* start SUPPLIED DATA *

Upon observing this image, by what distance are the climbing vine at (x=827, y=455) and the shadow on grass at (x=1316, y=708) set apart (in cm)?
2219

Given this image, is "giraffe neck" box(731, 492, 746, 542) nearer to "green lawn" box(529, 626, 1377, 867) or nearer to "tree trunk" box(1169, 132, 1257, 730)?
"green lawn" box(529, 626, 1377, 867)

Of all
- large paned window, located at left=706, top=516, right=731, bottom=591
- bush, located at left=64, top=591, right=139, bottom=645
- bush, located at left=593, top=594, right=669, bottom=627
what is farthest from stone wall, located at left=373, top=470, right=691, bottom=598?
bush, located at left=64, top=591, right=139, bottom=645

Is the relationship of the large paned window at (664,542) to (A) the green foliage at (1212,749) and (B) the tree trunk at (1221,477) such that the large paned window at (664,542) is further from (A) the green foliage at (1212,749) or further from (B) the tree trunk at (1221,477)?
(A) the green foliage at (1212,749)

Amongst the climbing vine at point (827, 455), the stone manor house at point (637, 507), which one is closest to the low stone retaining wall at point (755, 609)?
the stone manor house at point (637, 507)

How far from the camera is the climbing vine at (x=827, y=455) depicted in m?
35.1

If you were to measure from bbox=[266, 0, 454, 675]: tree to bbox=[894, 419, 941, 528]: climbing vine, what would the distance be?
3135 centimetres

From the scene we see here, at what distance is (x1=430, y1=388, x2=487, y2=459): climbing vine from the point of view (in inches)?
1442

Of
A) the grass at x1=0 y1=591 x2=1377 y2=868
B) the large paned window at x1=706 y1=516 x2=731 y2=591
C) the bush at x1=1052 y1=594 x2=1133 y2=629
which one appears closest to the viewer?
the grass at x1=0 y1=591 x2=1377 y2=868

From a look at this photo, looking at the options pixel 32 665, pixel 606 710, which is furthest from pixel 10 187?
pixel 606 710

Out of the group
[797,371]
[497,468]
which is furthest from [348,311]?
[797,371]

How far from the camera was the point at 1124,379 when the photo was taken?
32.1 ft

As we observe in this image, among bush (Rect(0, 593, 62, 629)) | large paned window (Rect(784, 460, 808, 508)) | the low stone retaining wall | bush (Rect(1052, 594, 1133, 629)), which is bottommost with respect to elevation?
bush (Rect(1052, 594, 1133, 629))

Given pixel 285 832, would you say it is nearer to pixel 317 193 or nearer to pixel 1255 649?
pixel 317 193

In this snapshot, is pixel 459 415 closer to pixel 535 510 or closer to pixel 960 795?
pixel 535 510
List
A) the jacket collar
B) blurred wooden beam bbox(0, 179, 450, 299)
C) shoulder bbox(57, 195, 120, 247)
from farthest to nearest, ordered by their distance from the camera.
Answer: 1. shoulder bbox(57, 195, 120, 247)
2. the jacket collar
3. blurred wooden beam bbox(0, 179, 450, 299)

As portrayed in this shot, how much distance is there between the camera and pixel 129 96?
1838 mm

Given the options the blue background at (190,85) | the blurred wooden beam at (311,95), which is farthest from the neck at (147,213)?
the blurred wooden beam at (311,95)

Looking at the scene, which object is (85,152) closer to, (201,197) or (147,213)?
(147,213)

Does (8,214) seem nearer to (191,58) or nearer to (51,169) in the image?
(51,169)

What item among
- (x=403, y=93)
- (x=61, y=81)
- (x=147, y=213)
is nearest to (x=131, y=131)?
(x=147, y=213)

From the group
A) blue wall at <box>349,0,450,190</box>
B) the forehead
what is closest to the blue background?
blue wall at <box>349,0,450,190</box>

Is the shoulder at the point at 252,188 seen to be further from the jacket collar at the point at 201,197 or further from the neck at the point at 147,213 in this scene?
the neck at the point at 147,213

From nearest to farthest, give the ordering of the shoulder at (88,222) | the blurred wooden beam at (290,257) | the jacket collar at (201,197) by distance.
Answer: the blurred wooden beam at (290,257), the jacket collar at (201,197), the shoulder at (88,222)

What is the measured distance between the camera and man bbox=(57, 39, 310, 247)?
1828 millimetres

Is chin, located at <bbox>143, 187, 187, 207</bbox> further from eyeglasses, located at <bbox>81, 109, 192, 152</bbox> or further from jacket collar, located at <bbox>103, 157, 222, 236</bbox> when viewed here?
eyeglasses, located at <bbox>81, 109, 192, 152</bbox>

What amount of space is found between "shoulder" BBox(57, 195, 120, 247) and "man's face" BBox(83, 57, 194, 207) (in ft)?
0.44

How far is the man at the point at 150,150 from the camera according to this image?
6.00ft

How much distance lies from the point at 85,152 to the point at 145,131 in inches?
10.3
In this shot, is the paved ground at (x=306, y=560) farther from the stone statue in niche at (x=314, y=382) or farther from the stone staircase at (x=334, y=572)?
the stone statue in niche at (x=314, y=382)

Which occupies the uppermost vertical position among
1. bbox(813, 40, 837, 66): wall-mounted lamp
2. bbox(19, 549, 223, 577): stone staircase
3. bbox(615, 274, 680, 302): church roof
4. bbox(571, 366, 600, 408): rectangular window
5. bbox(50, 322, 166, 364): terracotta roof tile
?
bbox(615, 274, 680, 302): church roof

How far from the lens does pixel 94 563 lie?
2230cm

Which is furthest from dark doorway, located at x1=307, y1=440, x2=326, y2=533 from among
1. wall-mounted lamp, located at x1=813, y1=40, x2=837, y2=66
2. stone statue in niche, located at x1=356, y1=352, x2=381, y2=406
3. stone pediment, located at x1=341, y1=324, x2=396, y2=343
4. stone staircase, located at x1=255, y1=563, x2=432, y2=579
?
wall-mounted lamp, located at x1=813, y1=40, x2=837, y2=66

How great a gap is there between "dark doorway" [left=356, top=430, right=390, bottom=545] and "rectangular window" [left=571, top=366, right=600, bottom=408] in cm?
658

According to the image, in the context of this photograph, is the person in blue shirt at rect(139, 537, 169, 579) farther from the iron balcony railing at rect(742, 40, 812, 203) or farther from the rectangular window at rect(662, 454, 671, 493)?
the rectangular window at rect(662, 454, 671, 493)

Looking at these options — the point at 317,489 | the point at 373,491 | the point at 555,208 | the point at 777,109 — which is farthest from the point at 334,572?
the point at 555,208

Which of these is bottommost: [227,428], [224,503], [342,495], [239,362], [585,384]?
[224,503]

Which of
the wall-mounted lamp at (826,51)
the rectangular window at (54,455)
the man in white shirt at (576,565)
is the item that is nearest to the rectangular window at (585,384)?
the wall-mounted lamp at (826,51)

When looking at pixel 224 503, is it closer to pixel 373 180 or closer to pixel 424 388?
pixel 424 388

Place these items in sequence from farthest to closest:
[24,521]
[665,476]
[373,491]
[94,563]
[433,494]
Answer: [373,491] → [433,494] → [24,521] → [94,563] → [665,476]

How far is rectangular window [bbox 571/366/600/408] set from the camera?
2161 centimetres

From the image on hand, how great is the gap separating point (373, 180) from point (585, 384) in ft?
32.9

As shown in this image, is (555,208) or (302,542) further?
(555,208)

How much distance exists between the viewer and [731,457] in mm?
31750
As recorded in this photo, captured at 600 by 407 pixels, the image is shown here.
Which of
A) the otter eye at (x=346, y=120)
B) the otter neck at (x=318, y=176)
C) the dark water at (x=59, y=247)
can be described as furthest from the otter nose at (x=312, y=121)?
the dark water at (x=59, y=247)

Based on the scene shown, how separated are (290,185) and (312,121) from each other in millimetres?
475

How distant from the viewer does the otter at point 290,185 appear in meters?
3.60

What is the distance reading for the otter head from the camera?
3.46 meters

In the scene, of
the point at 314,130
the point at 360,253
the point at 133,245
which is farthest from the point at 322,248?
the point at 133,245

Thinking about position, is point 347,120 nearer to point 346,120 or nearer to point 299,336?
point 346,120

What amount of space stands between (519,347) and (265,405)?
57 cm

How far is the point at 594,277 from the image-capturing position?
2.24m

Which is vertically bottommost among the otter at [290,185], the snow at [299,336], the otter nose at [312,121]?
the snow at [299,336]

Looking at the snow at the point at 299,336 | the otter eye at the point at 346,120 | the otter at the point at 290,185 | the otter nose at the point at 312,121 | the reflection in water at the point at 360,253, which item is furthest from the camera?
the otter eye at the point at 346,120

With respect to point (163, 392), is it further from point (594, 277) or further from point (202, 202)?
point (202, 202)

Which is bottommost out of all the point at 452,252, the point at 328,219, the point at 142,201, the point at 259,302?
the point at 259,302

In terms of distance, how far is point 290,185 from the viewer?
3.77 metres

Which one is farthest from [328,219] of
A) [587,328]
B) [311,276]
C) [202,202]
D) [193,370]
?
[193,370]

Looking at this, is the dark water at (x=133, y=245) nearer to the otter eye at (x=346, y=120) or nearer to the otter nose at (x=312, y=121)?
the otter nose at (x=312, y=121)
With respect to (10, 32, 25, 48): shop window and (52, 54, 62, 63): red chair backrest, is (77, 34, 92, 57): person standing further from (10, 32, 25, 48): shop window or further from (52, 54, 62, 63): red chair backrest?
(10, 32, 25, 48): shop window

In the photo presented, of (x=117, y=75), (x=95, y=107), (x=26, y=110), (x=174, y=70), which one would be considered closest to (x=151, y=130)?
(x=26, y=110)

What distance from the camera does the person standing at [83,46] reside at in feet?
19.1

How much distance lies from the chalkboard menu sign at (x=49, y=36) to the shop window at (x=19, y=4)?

* end SUPPLIED DATA *

WHAT YOU NEED TO DO »
Return the line that contains "With respect to (10, 32, 25, 48): shop" along with every line after it through the end of the entries, exactly, adding nothing.

ANSWER BELOW »
With respect to (10, 32, 25, 48): shop window and (52, 54, 62, 63): red chair backrest, is (77, 34, 92, 57): person standing further from (10, 32, 25, 48): shop window or further from (52, 54, 62, 63): red chair backrest?
(10, 32, 25, 48): shop window

In the photo presented, of (x=117, y=75), (x=95, y=107), (x=26, y=110), (x=174, y=70), which one would be considered closest to (x=151, y=130)?
(x=26, y=110)

What distance from the camera does the person standing at [83,46] reside at in feet?
19.1

How much distance lies from the chalkboard menu sign at (x=49, y=36) to the shop window at (x=19, y=4)?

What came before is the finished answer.